DATA ROWS
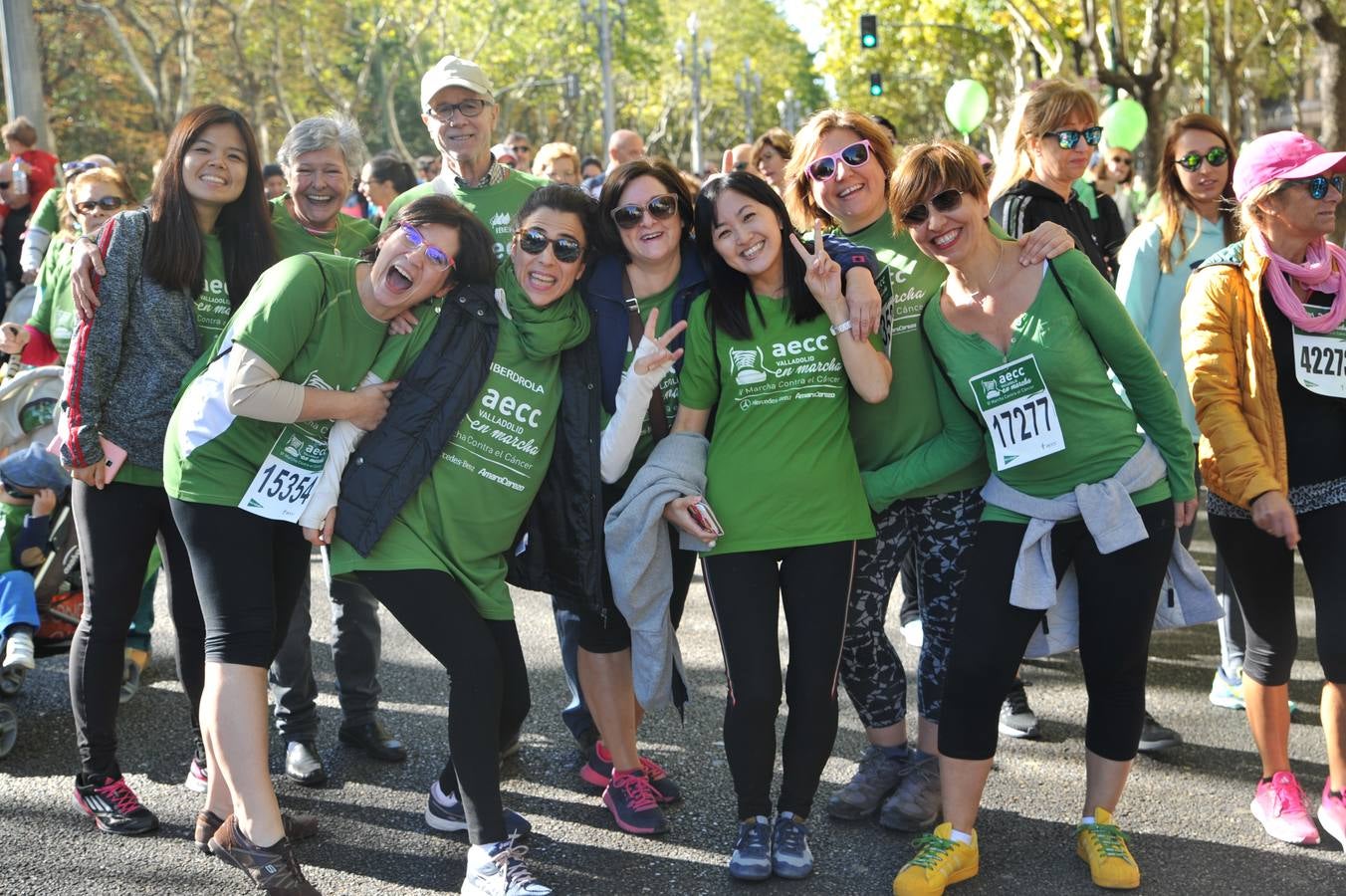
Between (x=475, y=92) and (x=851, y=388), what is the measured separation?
203cm

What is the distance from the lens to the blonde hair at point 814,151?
4.14 m

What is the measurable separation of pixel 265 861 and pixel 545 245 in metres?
1.84

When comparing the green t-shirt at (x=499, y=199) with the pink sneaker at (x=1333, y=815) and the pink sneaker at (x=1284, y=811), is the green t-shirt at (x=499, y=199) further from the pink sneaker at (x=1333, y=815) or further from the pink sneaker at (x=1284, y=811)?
the pink sneaker at (x=1333, y=815)

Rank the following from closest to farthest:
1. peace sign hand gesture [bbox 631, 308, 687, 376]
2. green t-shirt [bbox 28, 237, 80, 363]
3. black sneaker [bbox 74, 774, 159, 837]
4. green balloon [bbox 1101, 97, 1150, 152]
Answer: peace sign hand gesture [bbox 631, 308, 687, 376], black sneaker [bbox 74, 774, 159, 837], green t-shirt [bbox 28, 237, 80, 363], green balloon [bbox 1101, 97, 1150, 152]

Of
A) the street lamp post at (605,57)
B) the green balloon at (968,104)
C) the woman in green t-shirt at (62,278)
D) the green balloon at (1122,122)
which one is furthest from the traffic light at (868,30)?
the woman in green t-shirt at (62,278)

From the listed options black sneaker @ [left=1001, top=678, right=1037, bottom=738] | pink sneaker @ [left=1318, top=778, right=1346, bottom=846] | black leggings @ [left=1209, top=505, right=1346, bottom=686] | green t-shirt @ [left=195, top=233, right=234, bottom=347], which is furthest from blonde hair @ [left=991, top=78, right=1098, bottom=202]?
green t-shirt @ [left=195, top=233, right=234, bottom=347]

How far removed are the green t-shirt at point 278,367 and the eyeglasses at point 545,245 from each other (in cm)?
47

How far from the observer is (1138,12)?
26.8 m

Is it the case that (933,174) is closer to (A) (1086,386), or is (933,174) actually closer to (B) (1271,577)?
(A) (1086,386)

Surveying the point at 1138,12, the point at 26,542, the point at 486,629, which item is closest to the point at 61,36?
the point at 1138,12

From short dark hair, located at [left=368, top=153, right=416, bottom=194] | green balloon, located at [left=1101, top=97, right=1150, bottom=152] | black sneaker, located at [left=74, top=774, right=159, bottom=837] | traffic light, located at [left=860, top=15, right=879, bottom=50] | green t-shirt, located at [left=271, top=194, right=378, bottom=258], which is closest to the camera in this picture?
black sneaker, located at [left=74, top=774, right=159, bottom=837]

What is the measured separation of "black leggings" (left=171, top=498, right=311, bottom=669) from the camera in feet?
12.0

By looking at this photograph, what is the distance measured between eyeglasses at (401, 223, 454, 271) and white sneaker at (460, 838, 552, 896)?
62.0 inches

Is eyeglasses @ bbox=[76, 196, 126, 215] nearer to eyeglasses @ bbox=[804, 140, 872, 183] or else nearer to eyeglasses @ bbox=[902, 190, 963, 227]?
eyeglasses @ bbox=[804, 140, 872, 183]
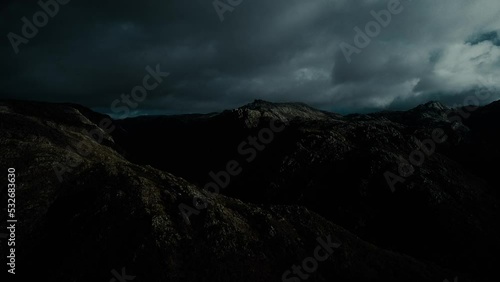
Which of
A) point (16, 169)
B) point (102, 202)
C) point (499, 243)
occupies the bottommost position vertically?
point (499, 243)

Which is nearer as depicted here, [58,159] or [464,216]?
[58,159]

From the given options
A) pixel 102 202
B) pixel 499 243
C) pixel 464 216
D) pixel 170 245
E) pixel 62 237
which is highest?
pixel 102 202

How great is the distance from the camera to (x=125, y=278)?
78875mm

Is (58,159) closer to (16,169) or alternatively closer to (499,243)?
(16,169)

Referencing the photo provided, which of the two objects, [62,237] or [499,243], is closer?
[62,237]

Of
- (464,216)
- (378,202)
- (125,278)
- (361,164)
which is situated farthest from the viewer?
(361,164)

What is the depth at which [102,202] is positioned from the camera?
95.6 meters

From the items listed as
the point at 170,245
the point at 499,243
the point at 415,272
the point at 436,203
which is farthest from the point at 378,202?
the point at 170,245

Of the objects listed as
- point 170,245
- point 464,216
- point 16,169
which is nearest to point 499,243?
point 464,216

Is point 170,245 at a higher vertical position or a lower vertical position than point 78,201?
lower

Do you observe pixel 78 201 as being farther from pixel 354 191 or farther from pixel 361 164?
pixel 361 164

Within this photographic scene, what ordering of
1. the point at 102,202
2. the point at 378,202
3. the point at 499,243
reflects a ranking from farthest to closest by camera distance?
the point at 378,202 → the point at 499,243 → the point at 102,202

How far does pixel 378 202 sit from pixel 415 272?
75.6 meters

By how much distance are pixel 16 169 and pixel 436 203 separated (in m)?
150
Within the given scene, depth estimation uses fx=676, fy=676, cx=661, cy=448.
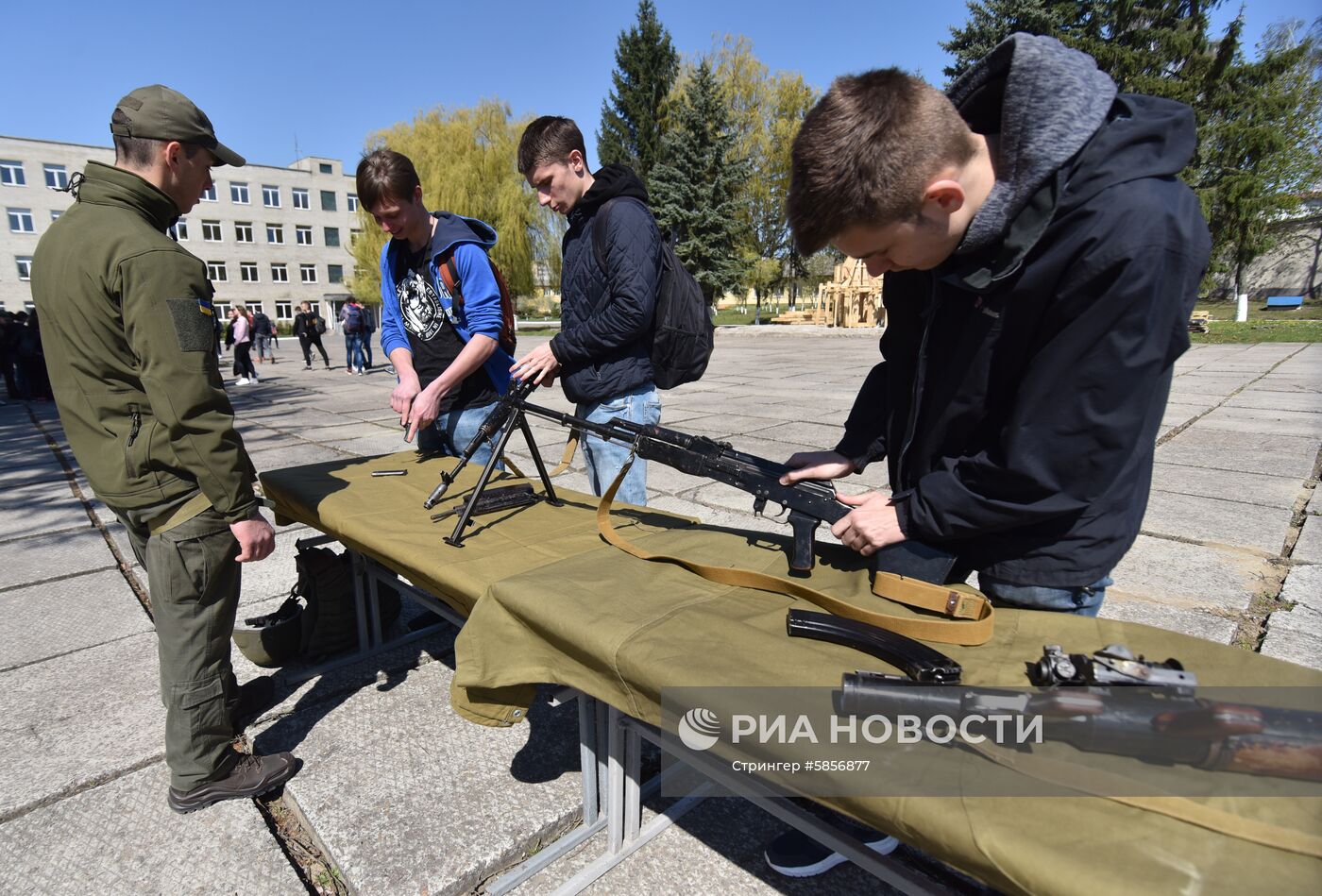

WHAT YOU WILL DO
Copy every row above word for word, but leave the pictures out.

TASK ANSWER
Between (x=475, y=92) and (x=851, y=388), what is the measured separation?
203cm

What is the distance from the lens to the blonde hair at point 814,151?
4.14 m

What is the measurable separation of pixel 265 861 and pixel 545 245 in metres?
1.84

When comparing the green t-shirt at (x=499, y=199) with the pink sneaker at (x=1333, y=815) and the pink sneaker at (x=1284, y=811), is the green t-shirt at (x=499, y=199) further from the pink sneaker at (x=1333, y=815) or further from the pink sneaker at (x=1284, y=811)?
the pink sneaker at (x=1333, y=815)

Rank the following from closest to farthest:
1. peace sign hand gesture [bbox 631, 308, 687, 376]
2. green t-shirt [bbox 28, 237, 80, 363]
3. black sneaker [bbox 74, 774, 159, 837]
4. green balloon [bbox 1101, 97, 1150, 152]
Answer: peace sign hand gesture [bbox 631, 308, 687, 376], black sneaker [bbox 74, 774, 159, 837], green t-shirt [bbox 28, 237, 80, 363], green balloon [bbox 1101, 97, 1150, 152]

Of
A) the street lamp post at (605,57)
B) the green balloon at (968,104)
C) the woman in green t-shirt at (62,278)
D) the green balloon at (1122,122)
which one is furthest from the traffic light at (868,30)?
the woman in green t-shirt at (62,278)

From the listed options black sneaker @ [left=1001, top=678, right=1037, bottom=738] | pink sneaker @ [left=1318, top=778, right=1346, bottom=846] | black leggings @ [left=1209, top=505, right=1346, bottom=686] | green t-shirt @ [left=195, top=233, right=234, bottom=347], which is furthest from blonde hair @ [left=991, top=78, right=1098, bottom=202]?
green t-shirt @ [left=195, top=233, right=234, bottom=347]

How far removed are the green t-shirt at point 278,367 and the eyeglasses at point 545,245 from each other (in cm)?
47

How far from the observer is (1138,12)?
26.8 m

Is it the case that (933,174) is closer to (A) (1086,386), or is (933,174) actually closer to (B) (1271,577)?
(A) (1086,386)

Surveying the point at 1138,12, the point at 26,542, the point at 486,629, which item is closest to the point at 61,36?
the point at 1138,12

From short dark hair, located at [left=368, top=153, right=416, bottom=194] | green balloon, located at [left=1101, top=97, right=1150, bottom=152] | black sneaker, located at [left=74, top=774, right=159, bottom=837] | traffic light, located at [left=860, top=15, right=879, bottom=50] | green t-shirt, located at [left=271, top=194, right=378, bottom=258], which is closest to the camera in this picture?
black sneaker, located at [left=74, top=774, right=159, bottom=837]

What is the measured separation of "black leggings" (left=171, top=498, right=311, bottom=669) from the camera in feet?
12.0

By looking at this photograph, what is the distance measured between eyeglasses at (401, 223, 454, 271) and white sneaker at (460, 838, 552, 896)?
62.0 inches

Is eyeglasses @ bbox=[76, 196, 126, 215] nearer to eyeglasses @ bbox=[804, 140, 872, 183] or else nearer to eyeglasses @ bbox=[902, 190, 963, 227]?
eyeglasses @ bbox=[804, 140, 872, 183]
Which of
A) point (16, 169)
B) point (102, 202)
C) point (499, 243)
occupies the bottommost position vertically?
point (499, 243)

Which is nearer as depicted here, [58,159] or [464,216]?
[58,159]

From the given options
A) pixel 102 202
B) pixel 499 243
C) pixel 464 216
D) pixel 170 245
E) pixel 62 237
which is highest?
pixel 102 202

How great is the distance from the camera to (x=125, y=278)?
78875mm

Is (58,159) closer to (16,169) or alternatively closer to (499,243)?
(16,169)

Referencing the photo provided, which of the two objects, [62,237] or [499,243], is closer?
[62,237]

Of
- (464,216)
- (378,202)
- (125,278)
- (361,164)
which is situated farthest from the viewer?
(361,164)

What is the depth at which [102,202] is positioned from the camera?
95.6 meters

From the items listed as
the point at 170,245
the point at 499,243
the point at 415,272
the point at 436,203
which is farthest from the point at 378,202?
the point at 170,245

Of the objects listed as
- point 170,245
- point 464,216
- point 16,169
which is nearest to point 499,243?
point 464,216

Is point 170,245 at a higher vertical position or a lower vertical position than point 78,201?
lower

Do you observe pixel 78 201 as being farther from pixel 354 191 or farther from pixel 361 164?
pixel 361 164

Within this photographic scene, what ordering of
1. the point at 102,202
2. the point at 378,202
3. the point at 499,243
reflects a ranking from farthest to closest by camera distance?
the point at 378,202 → the point at 499,243 → the point at 102,202

How far does pixel 378 202 sit from pixel 415 272?
75.6 meters

By how much distance are pixel 16 169 and pixel 436 203 separated (in m)?
150
Within the given scene, depth estimation uses fx=676, fy=676, cx=661, cy=448.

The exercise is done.